St. Clair Intellectual Property Consultants, a Grosse Point, Mich., company, has alleged that Apple is in violation of four digital imaging related patents owned by the company. Awarded from 1992 to 2001, they are U.S. Patent Nos. 5,138,459 ("Electronic Still Video Camera with Direct Personal Computer (PC) Compatible Digital Format Output"); 6,094,219 ("Electronic Still Video Camera with Direct Personal Computer (PC) Compatible Digital Format Output"); 6,233,010 ("Electronic Still Video Camera with Direct Personal Computer (PC) Compatible Digital Format Output"); and 6,323,899 ("Process for Use in Electronic Camera").
"Apple has made, offered to sell, imported, used and/or sold in this judicial district and elsewhere in the United States, digital cameras that directly, contributorily, or by inducement infringe one or more of the patents-in-suit," the complaint alleges.
The company states that in 2003 it was awarded $25 million in a lawsuit against Sony Electronics and Sony Corporation of America regarding the same patents. In 2004, a jury awarded $34.7 million to St. Clair in its complaint against Canon USA. A separate 2004 suit against Fuji resulted in an award of $3 million in damages over the patents in question.
Other suits were filed against a variety of companies, including Nokia, Hewlett-Packard, Kodak, Verizon, Motorola, Sanyo, Research in Motion, to name a handful. In many of the complaints, including ones where damages were awarded, the defendants reportedly opted to enter into licensing agreements with St. Clair.
The complaint against Apple, the only named defendant in the suit, was filed Monday in a U.S. District Court in Delaware. St. Clair has alleged that it is entitled to damages for what it believes is Apple's violation of its four owned patents.
"The infringement by Apple of the patents-insuit has injured St. Clair and will cause St. Clair added irreparable injury and damage in the future unless Apple is enjoined from the infringing patents-in-suit," the complaint states.
The suit does not specify which hardware is believed to be in violation of the patents, whether it be iSight cameras on Macs, the point-and-shoot capabilities on the iPhone, or the video camera recently added to the iPod nano.
In its annual Form 10-K filing with the U.S. Securities and Exchange Commission for the fiscal year 2009, Apple stated it is currently defending itself from more than 47 patent infringement cases. Twenty-seven of those were filed during the 2009 fiscal year.
"Regardless of merit," Apple said, "responding to such claims can consume significant time and expense."
28 Comments
Since the camera's are sourced elsewhere, and not designed or manufactured by Apple, how can this have merit? It's like as if Apple used Nikon cameras and they sue Apple instead of Nikon. This is ridiculous.
should be
Is there a lawsuit for that?
EEeeekkkkkKKK!
Delaware- not good.
Michigan- needs money.
Regardless - this is getting out of control. It's like one a week! Sounds like these guys have built up a list of victims.
My question is this:
Are there companies out there who build nothing but simply patent ideas, knowing that eventually other companies will develop similar ideas, build them and become potential lawsuit targets?
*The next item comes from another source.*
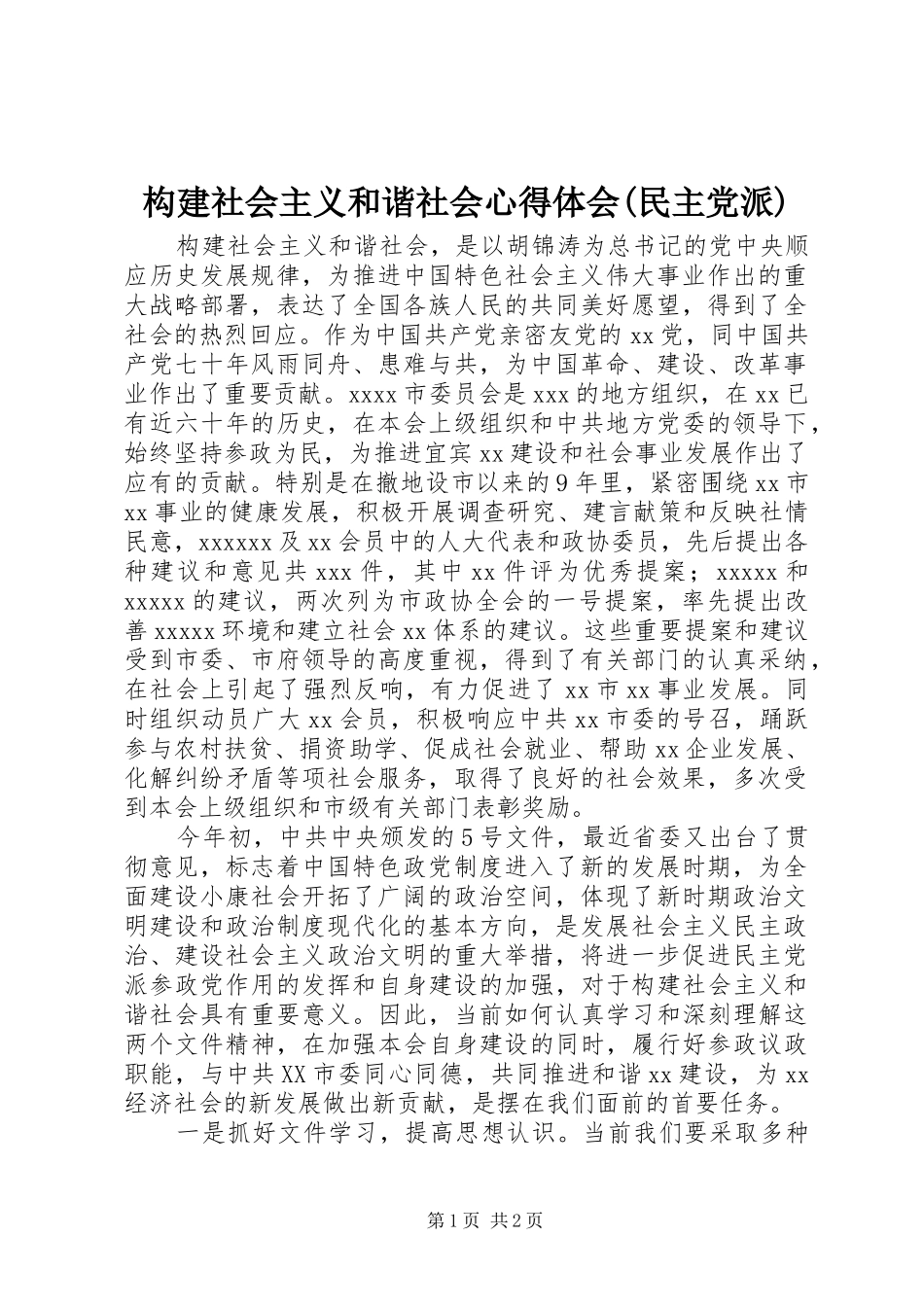 构建社会主义和谐社会心得体会(民主党派)

构建社会主义和谐社会，是以胡锦涛为总书记的党中央顺应历史发展规律，为推进中国特色社会主义伟大事业作出的重大战略部署，表达了全国各族人民的共同美好愿望，得到了全社会的热烈回应。作为中国共产党亲密友党的xx党，同中国共产党七十年风雨同舟、患难与共，为中国革命、建设、改革事业作出了重要贡献。xxxx市委员会是xxx的地方组织，在xx已有近六十年的历史，在本会上级组织和中共地方党委的领导下，始终坚持参政为民，为推进宜宾xx建设和社会事业发展作出了应有的贡献。特别是在撤地设市以来的9年里，紧密围绕xx市xx事业的健康发展，积极开展调查研究、建言献策和反映社情民意，xxxxxx及xx会员中的人大代表和政协委员，先后提出各种建议和意见共xxx件，其中xx件评为优秀提案；xxxxx和xxxxx的建议，两次列为市政协全会的一号提案，率先提出改善xxxxx环境和建立社会xx体系的建议。这些重要提案和建议受到市委、市府领导的高度重视，得到了有关部门的认真采纳，在社会上引起了强烈反响，有力促进了xx市xx事业发展。同时组织动员广大xx会员，积极响应中共xx市委的号召，踊跃参与农村扶贫、捐资助学、促成社会就业、帮助xx企业发展、化解纠纷矛盾等项社会服务，取得了良好的社会效果，多次受到本会上级组织和市级有关部门表彰奖励。

今年初，中共中央颁发的5号文件，最近省委又出台了贯彻意见，标志着中国特色政党制度进入了新的发展时期，为全面建设小康社会开拓了广阔的政治空间，体现了新时期政治文明建设和政治制度现代化的基本方向，是发展社会主义民主政治、建设社会主义政治文明的重大举措，将进一步促进民主党派参政党作用的发挥和自身建设的加强，对于构建社会主义和谐社会具有重要意义。因此，当前如何认真学习和深刻理解这两个文件精神，在加强本会自身建设的同时，履行好参政议政职能，与中共XX市委同心同德，共同推进和谐xx建设，为xx经济社会的新发展做出新贡献，是摆在我们面前的首要任务。

一是抓好文件学习，提高思想认识。当前我们要采取多种

第1页 共2页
I don't know anything about patents, but this company - http://stclairipc.com/ - doesn't seem to make a single thing??
Is this like those web companies that buy up domain names and then resell them for absurd profits when a legit company actually needs one?
Or is St Claire legit and is Apple just sloppy?
This county must do something about worthless, over-broad language patents and the parasite companies that buy them up, produce absolutely nothing, but then want millions in "licensing fees". We're setting ourselves up as a has-been nation where nobody will want to actually take the time to innovate new products lest they be sued for infringing on that patent for "a device that does something somewhere regarding digital information manipulation for the purpose of user experience enhancement".
Give me a break.
Patents need to be far more difficult to get, IMHO, and software shouldn't be patentable at all.